Modulation of TLR2, TLR4, and TLR9 expression during macrophage maturation. Monocyte-derived macrophages (MDM) were obtained from monocytes during a 7-day culture period in plastic dishes. Surface TLR expression was assessed by flow cytometry on freshly isolated monocytes (D0) and on cultured monocytes after 1 day (D1), 4 days (D4) and 7 days (D7) of differentiation. Histograms are representative of five independent experiments.

Figure 3

Bronchoalveolar cell mRNA expression of TLR2, TLR4 and TLR9 is lower than that of monocytes. TLR gene expression in unstimulated cells was assessed by qRT-PCR and relative quantification determined using the ΔΔCT method. Gene expression was normalized to 18 S rRNA. TLR expression of bronchoalveolar cells (BAC, panel A) and monocyte-derived macrophages (MDM, panel B) is reported relative to monocytes (MN).
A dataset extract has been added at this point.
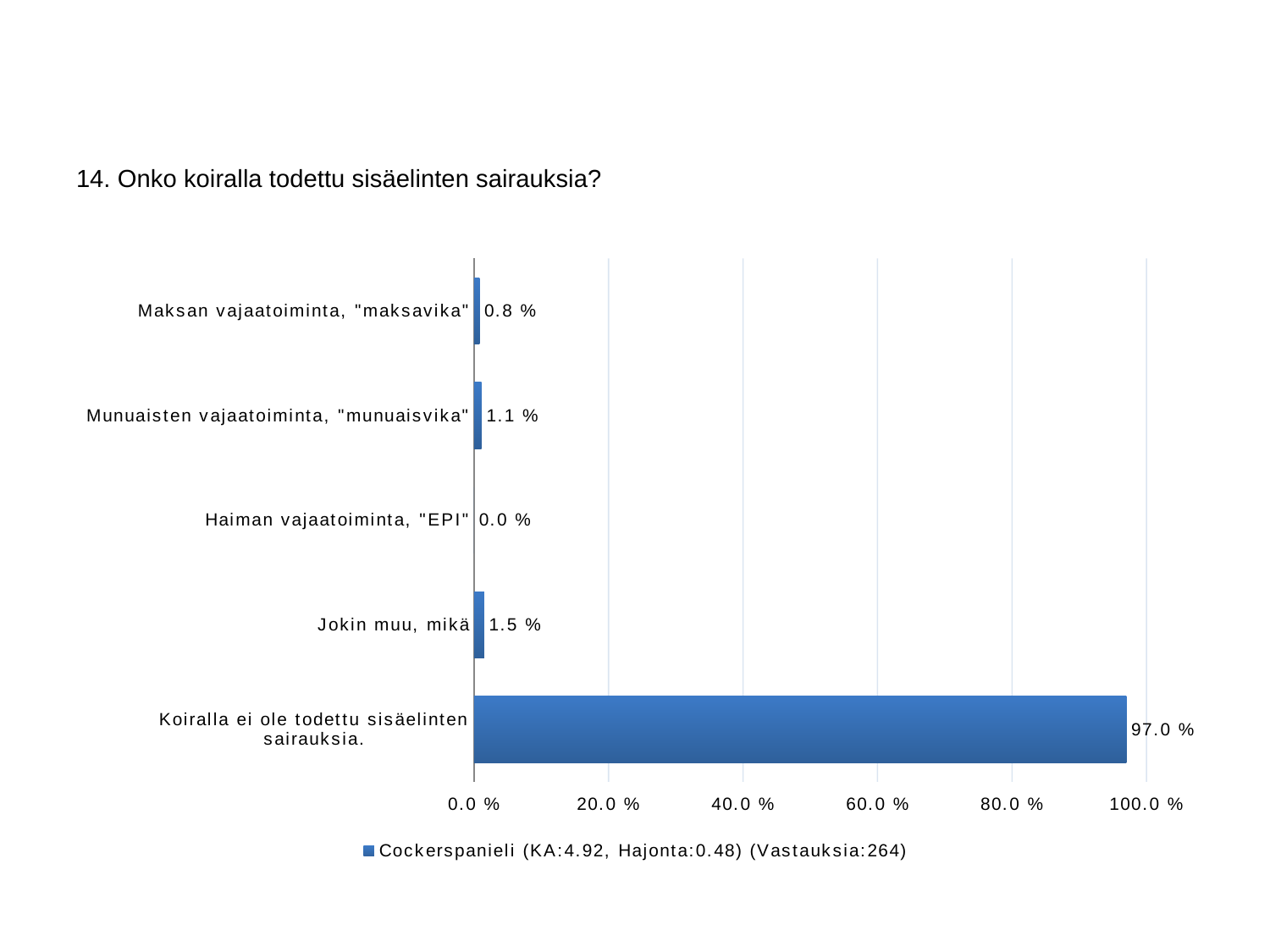
What is the value for "Maksan vajaatoiminta, \"maksavika\""? 0.8 % What is the value for "Jokin muu, mikä"? 1.5 % What is the value for "Koiralla ei ole todettu sisäelinten sairauksia."? 97.0 % What is the legend entry of the chart? Cockerspanieli (KA:4.92, Hajonta:0.48) (Vastauksia:264) Is the value for "Koiralla ei ole todettu sisäelinten sairauksia." greater or less than 80.0 %? greater How many categories are shown in the chart? 5 Which category has the highest value? Koiralla ei ole todettu sisäelinten sairauksia. Which category has the lowest value? Haiman vajaatoiminta, "EPI" What kind of chart is shown on the slide? bar chart What is the value for "Haiman vajaatoiminta, \"EPI\""? 0.0 % Which is larger: the value for "Munuaisten vajaatoiminta, \"munuaisvika\"" or the value for "Maksan vajaatoiminta, \"maksavika\""? Munuaisten vajaatoiminta, "munuaisvika" What is the difference between the values for "Jokin muu, mikä" and "Munuaisten vajaatoiminta, \"munuaisvika\""? 0.4 %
TLR expression on monocytes was set at 1. Depicted are mean ± SE of five individuals.

Figure 4

TLR expression upon ligand recognition. Alveolar macrophages and monocytes were cultured for 30 minutes in presence of 1 ng/mL Pam3Cys (TLR2, panel A). Alveolar macrophages and monocytes were cultured for 10 minutes in presence of 100 ng/mL LPS (TLR4, panel B). TLR expression after ligand stimulation was determined by flow cytometry. Histograms are representative of six independent experiments.

Figure 5

Regulation of TLR mRNA expression after ligand exposure. Bronchoalveolar cells (BAC) and monocytes (MN) were incubated in presence of 1 ng/ml of Pam3Cys and 100 ng/ml of LPS during 1 h or 24 h. Total RNA from cell lysates was reverse transcribed and qRT-PCR performed to quantify mRNA expression. Ligand-induced TLR2, TLR4 and TLR9 expression is reported relative to that of the unstimulated autologous cells. Mean ± SE of five independent experiments are depicted.

Figure 6

TLR-ligands induce differential cytokine production. Bronchoalveolar cells (BAC) and monocytes (MN) were stimulated with 5 mg/mL DNA from M.tb H37 Rv, 100 ng/mL LPS and 1 ng/mL Pam3Cys for 20 hours. Cytokines were determined in culture supernatants by ELISA for TNF-α and IL-6 (A, C) and Cytokine Bead Array for IL-1β IL-10 and IL-12 (B, D and E). Culture medium and human DNA (5 mg/mL) were used as negative stimulation controls. Mean cytokine pg/mL ± SE of seven independent experiments are depicted. Statistically significant differences (p < 0.05): (*) comparing stimulated vs. controls (medium) within respective cell groups, (++) comparing bronchoalveolar cells with monocytes.